Chi ha traslocato almeno una volta in vita sua sa come si fa. Sa anche quanta fatica si fa. Sa ancora meglio cosa ogni gesto di quel sistemare, imballare e trasportare altrove significa per le proprie emozioni scombussolate.

Sei stato lì per un po’ e ti muoverai altrove. Quel posto in pratica lo stai abbandonando. Non è che lo fai perché non te ne importa più, lo fai perché è giusto così. Da qualche parte ti arriva una voce che ti rassicura: è giusto così. 

Giusto, in questo caso, significa che per andare avanti devi andare altrove. La strada che ti eri proposto di fare doveva portarti a quel punto. Al punto di scegliere di lasciare quel luogo e affrontare un’altra sfida e quindi un altro luogo e un altro percorso. Che è la continuazione naturale di quello che hai vissuto lì, ma che non potrebbe accadere se tu da lì non te ne andassi.
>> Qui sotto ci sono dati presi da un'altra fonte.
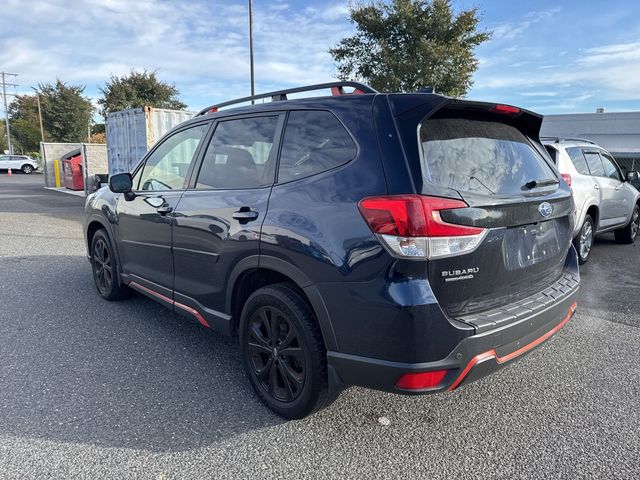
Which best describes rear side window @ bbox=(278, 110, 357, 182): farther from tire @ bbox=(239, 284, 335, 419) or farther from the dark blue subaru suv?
tire @ bbox=(239, 284, 335, 419)

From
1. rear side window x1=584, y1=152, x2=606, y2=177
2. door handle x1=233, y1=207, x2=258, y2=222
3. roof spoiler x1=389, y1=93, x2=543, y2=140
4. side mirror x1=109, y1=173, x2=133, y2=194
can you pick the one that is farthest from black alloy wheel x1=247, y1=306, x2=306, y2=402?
rear side window x1=584, y1=152, x2=606, y2=177

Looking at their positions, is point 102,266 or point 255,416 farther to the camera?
point 102,266

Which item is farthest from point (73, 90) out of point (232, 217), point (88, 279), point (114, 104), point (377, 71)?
point (232, 217)

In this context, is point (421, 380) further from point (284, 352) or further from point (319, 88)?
point (319, 88)

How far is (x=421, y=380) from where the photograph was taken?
2.20 metres

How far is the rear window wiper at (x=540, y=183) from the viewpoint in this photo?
275cm

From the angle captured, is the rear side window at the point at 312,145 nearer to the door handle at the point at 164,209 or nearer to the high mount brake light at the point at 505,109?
the high mount brake light at the point at 505,109

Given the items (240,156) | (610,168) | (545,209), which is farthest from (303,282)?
(610,168)

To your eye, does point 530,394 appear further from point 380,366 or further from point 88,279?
point 88,279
Sei già proiettato al di là della soglia perché devi progettare e sistemare le cose in prospettiva, ma sei ancora lì che scegli cosa buttare e cosa portare con te. E riempi scatoloni, svuoti cassetti e armadi, ti fermi un po’ qui e un po’ là nella stanza ripensando a episodi, cose, persone, che di lì son passati e hanno condiviso con te quel pezzo di vita.

Permettetemi: tre anni non sono mica uno scherzo.

Faccio fatica a pensare che tra pochi giorni non entrerò più qui per scrivere. Ci entrerò per tuffarmi, di quando in quando, in quel che è stato, molto probabilmente. Non subito, però. 

So già quello che farò, so già come andrà perché l’ho già vissuto più volte, ma so anche che sistemare per bene tutto mi permetterà di lasciare questo luogo non con la sensazione maledetta di averlo abbandonato, ma di averlo onorato e salutato con l’amore che merita.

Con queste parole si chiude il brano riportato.